**WHAT IS BEING ASKED**
Find every line in the records below that contains the word "furthest", and copy each of those lines. The match is case-sensitive.

**MATERIAL PROVIDED**
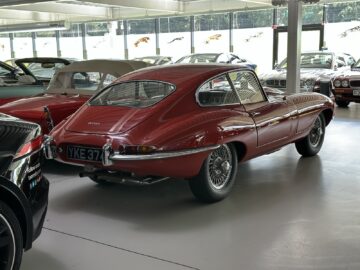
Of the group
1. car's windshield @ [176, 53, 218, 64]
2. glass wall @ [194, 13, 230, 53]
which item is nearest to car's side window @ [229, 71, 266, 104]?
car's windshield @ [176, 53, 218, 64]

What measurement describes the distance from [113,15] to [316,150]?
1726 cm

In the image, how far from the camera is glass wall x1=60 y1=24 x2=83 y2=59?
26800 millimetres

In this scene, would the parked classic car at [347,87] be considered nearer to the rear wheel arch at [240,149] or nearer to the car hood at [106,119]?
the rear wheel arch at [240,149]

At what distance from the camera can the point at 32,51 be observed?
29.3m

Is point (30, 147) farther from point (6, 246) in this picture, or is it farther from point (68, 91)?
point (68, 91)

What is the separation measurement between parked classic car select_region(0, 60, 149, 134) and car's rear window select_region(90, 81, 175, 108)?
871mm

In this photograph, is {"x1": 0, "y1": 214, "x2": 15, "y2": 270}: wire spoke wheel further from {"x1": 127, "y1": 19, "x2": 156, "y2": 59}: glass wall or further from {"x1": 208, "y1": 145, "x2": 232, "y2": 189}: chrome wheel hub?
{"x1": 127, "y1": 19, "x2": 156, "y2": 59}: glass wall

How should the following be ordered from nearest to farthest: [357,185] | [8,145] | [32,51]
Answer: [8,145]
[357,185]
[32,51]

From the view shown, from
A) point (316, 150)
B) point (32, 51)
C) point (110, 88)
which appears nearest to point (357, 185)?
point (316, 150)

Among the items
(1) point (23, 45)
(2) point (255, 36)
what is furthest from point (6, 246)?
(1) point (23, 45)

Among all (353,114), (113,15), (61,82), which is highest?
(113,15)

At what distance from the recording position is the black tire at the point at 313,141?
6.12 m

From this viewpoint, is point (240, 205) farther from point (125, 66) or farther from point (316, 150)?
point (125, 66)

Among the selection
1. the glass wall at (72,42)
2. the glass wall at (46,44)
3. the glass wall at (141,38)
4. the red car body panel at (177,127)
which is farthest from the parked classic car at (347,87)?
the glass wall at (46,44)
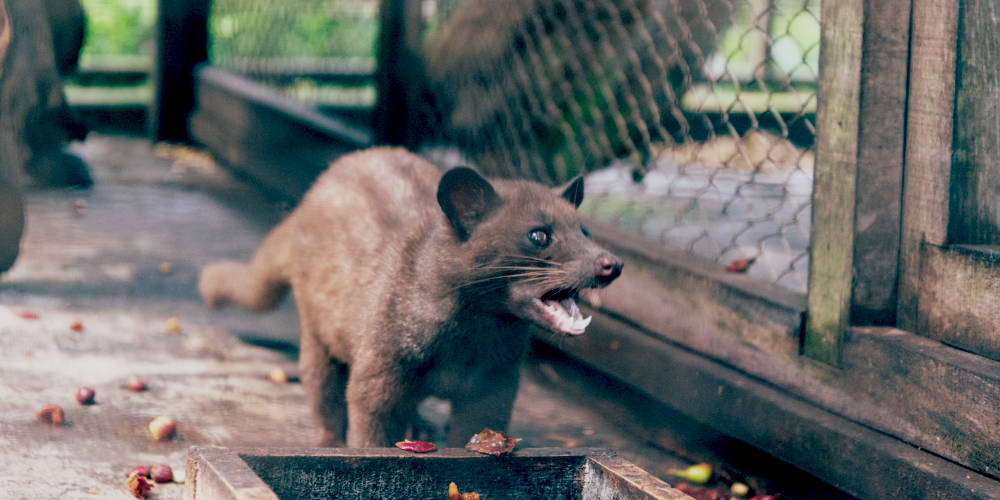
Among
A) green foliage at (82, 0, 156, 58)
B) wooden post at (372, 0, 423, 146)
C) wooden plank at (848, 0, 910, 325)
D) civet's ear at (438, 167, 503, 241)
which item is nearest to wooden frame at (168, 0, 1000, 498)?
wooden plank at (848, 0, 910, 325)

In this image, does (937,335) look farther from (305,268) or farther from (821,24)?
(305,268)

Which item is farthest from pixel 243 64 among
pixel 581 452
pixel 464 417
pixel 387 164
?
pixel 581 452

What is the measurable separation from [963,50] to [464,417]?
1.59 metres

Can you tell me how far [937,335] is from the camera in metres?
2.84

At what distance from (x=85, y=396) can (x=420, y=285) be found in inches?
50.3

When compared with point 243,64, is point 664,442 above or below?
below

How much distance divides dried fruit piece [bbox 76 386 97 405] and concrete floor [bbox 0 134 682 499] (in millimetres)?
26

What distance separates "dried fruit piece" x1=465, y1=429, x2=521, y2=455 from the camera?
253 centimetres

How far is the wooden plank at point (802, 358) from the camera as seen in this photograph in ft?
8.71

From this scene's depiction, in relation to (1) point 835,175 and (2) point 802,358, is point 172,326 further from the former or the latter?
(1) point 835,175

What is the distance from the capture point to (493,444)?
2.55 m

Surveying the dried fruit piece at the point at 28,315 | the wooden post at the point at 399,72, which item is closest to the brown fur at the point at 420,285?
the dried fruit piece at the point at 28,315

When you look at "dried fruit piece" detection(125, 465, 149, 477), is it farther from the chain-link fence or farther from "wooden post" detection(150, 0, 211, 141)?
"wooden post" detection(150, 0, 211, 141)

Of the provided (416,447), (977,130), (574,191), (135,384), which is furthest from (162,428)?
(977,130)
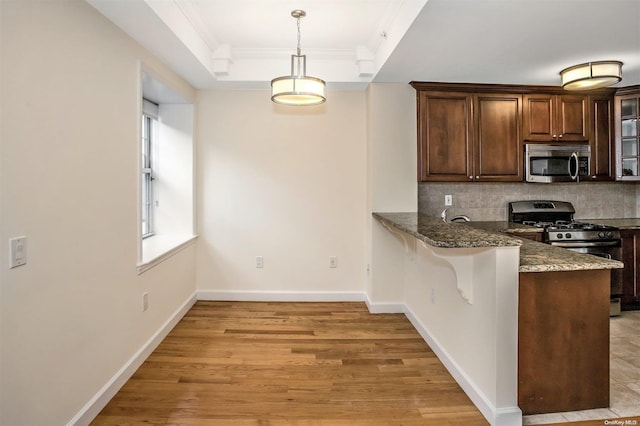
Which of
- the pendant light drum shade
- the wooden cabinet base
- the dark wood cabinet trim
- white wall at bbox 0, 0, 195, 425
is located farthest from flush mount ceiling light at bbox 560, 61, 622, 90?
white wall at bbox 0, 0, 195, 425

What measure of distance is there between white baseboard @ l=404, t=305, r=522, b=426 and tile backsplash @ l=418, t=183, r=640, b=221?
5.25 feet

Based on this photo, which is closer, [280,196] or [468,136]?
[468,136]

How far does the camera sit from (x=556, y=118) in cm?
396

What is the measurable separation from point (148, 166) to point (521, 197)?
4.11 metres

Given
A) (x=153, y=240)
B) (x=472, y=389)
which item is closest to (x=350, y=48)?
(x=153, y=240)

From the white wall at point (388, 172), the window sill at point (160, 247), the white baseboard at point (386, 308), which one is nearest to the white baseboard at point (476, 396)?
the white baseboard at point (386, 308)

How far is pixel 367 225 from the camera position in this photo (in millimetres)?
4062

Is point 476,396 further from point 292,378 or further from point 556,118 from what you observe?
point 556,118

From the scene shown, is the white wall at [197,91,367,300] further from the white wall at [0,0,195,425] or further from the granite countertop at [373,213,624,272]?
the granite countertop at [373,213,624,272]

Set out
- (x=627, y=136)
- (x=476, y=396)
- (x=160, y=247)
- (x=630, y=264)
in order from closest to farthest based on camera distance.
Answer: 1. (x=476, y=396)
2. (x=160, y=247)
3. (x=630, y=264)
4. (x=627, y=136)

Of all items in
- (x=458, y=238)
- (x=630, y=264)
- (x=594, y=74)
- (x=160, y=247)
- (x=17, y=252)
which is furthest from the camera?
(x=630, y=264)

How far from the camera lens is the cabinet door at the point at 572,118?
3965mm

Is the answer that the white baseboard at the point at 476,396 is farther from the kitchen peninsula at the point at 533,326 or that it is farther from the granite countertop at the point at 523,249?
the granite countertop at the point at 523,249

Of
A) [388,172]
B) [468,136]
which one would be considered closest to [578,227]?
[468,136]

* * *

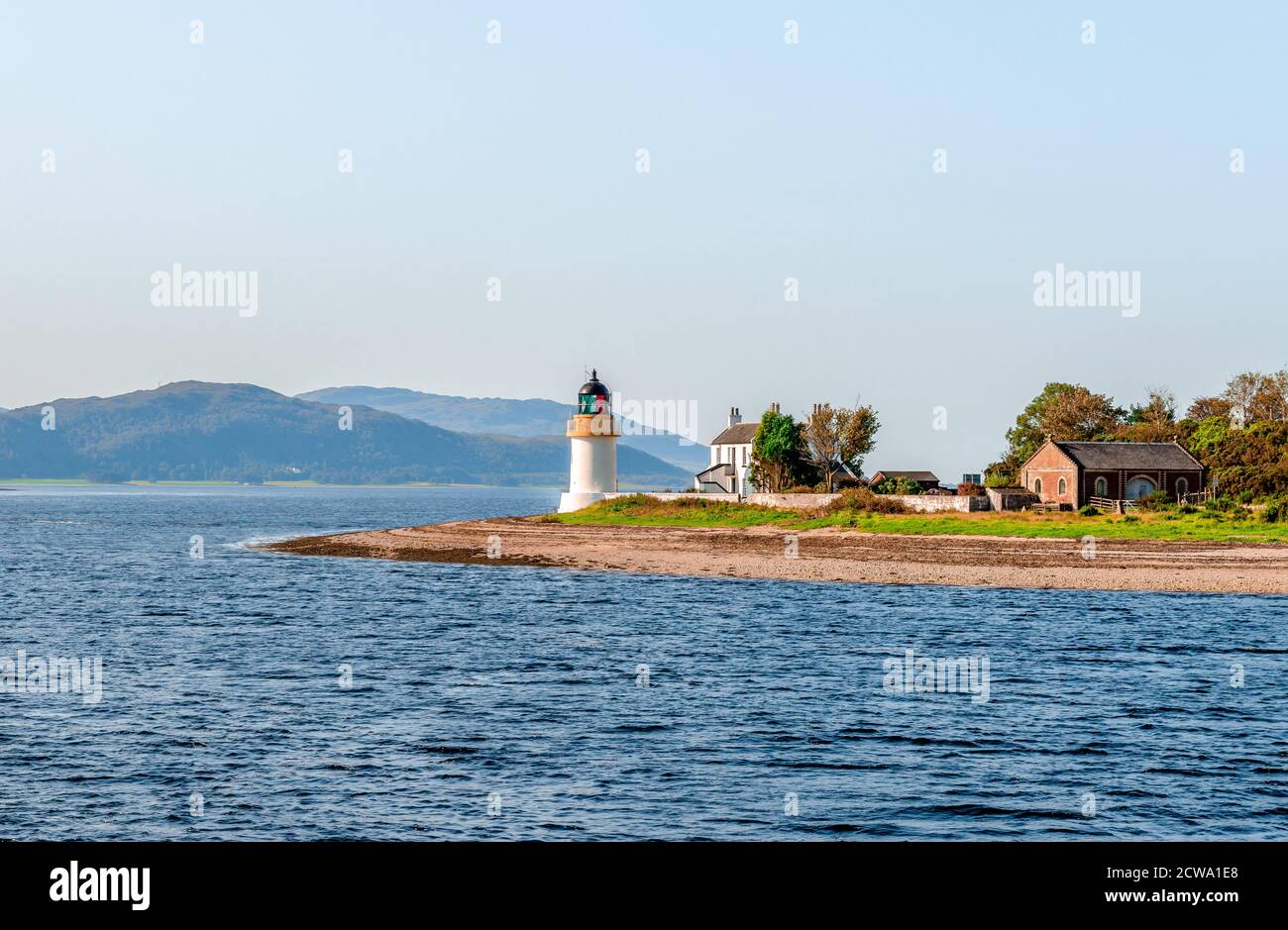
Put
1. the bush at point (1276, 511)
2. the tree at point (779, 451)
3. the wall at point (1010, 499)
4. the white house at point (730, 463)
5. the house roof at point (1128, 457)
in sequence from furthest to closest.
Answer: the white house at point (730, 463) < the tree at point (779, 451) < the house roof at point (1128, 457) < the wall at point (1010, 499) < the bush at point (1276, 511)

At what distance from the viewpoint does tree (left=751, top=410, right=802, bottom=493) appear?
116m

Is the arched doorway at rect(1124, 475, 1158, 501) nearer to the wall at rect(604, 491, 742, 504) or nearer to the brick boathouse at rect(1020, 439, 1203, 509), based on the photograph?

**ANSWER FOR THIS EXERCISE**
what is furthest from point (6, 246)?
Of the provided (416,447), (977,130), (574,191), (135,384), which is furthest from (162,428)?
which is furthest from the camera?
in sequence from furthest to closest.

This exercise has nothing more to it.